## DOCUMENT EXTRACT
A third of those in the army who apply to do the gender training course are men. So far the Swedish Armed Forces has deployed 16 Gender Field Advisors to different operations run mainly by the EU and NATO. The Swedish Armed Forces has a code of conduct which includes a paragraph on 'sexual exploitation and abuse', and all soldiers and officers sign the code of conduct to ensure that the message and intention is understood. The code is strictly followed up and soldiers who breach it, for example by exploiting local women or having sexual relations with them, are sent home.
The Nordic countries (NORDEFCO) gender work has resulted in a study that clearly shows that there is a huge need for building capacity and capability in the Nordic countries defence organizations about how to implement UNSCR 1325 and 1820, and as a result there is now a gender centre at the Swedish International Training Centre, SWEDINT.
After completing gender training and returning to operations, many colleagues have said to me “but why didn’t we do this before?”
The work I do is about changing the way of working and the mindset throughout the whole organization. This is not done in a week. It tells us that creating change is not only about competence on gender and women’s perspectives; it requires skill in change management too. We learnt that the integration of gender perspectives is made mainly on the organization's own terms, and of the importance of ownership in the organization.
If someone had told me five years ago how much we would have accomplished to date in the Swedish Armed Forces, I would have not believed it. When we started the work gender was not even on the agenda, and we were not invited anywhere. Now it is the total opposite and “everyone” wants to bring gender perspectives to bear in their work.
This tells us that change is possible if the rights instruments are in place. If Swedish Armed Forces has done it; any armed forces can do the same!
The Nobel Women's Initiative conference on ending sexual violence in conflict is a way for us to reach more understanding and knowledge on what is needed in the field, and I am very much looking forward to that learning process. There is definitely a military responsibility to respond to and handle sexual violence. We all have different pieces of the puzzle and only together we can finalise it and have the beautiful picture clear: No more sexual violence.

## YOUR INSTRUCTIONS
Write out, word for word, the part of the text on gender work in the Swedish Armed Forces that opens with the words containing "After completing gender" and closes with "in the organization.".

## LISTING

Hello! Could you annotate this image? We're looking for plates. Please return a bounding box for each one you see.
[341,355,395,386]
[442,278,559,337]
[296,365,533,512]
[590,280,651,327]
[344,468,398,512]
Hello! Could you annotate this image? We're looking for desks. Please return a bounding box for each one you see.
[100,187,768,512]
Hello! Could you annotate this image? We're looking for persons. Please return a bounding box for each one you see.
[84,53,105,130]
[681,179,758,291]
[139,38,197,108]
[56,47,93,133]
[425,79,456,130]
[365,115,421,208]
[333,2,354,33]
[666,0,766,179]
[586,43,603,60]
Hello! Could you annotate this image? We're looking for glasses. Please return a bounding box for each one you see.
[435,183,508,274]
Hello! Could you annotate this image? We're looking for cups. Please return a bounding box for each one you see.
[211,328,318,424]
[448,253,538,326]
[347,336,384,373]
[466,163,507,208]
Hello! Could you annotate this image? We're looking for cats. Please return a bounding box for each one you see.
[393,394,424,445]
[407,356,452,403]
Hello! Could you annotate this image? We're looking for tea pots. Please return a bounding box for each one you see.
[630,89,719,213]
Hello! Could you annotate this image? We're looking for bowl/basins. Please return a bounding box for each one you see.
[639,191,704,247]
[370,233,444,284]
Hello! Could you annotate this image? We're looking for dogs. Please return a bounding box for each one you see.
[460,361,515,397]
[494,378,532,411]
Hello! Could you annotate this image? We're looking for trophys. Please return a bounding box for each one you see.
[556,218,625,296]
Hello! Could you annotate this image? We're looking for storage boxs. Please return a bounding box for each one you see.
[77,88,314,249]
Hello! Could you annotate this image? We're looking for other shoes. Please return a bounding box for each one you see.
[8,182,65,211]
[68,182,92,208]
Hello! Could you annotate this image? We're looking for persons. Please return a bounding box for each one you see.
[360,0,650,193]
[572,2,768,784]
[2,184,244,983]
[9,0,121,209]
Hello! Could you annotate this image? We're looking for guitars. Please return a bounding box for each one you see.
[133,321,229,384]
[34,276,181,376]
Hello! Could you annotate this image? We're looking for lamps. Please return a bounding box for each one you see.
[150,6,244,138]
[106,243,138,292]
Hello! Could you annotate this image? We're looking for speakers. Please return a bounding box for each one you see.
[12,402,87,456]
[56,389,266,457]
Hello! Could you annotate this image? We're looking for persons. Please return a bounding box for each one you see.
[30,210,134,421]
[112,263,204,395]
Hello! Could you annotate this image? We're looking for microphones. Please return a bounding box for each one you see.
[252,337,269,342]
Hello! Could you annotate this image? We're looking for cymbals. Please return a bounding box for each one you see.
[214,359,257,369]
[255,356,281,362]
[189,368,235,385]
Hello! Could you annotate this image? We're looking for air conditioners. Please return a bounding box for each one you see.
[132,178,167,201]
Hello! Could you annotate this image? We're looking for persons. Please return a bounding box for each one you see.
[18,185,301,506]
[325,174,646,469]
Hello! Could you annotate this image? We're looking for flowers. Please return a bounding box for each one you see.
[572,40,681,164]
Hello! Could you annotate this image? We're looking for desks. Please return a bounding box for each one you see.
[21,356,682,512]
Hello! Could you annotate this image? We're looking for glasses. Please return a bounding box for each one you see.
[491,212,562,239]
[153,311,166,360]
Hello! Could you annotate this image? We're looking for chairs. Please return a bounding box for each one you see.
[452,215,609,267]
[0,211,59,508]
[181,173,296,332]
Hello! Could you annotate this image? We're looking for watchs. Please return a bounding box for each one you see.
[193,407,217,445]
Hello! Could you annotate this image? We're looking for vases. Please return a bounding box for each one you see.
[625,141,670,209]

## RIGHT ANSWER
After completing gender training and returning to operations, many colleagues have said to me “but why didn’t we do this before?”
The work I do is about changing the way of working and the mindset throughout the whole organization. This is not done in a week. It tells us that creating change is not only about competence on gender and women’s perspectives; it requires skill in change management too. We learnt that the integration of gender perspectives is made mainly on the organization's own terms, and of the importance of ownership in the organization.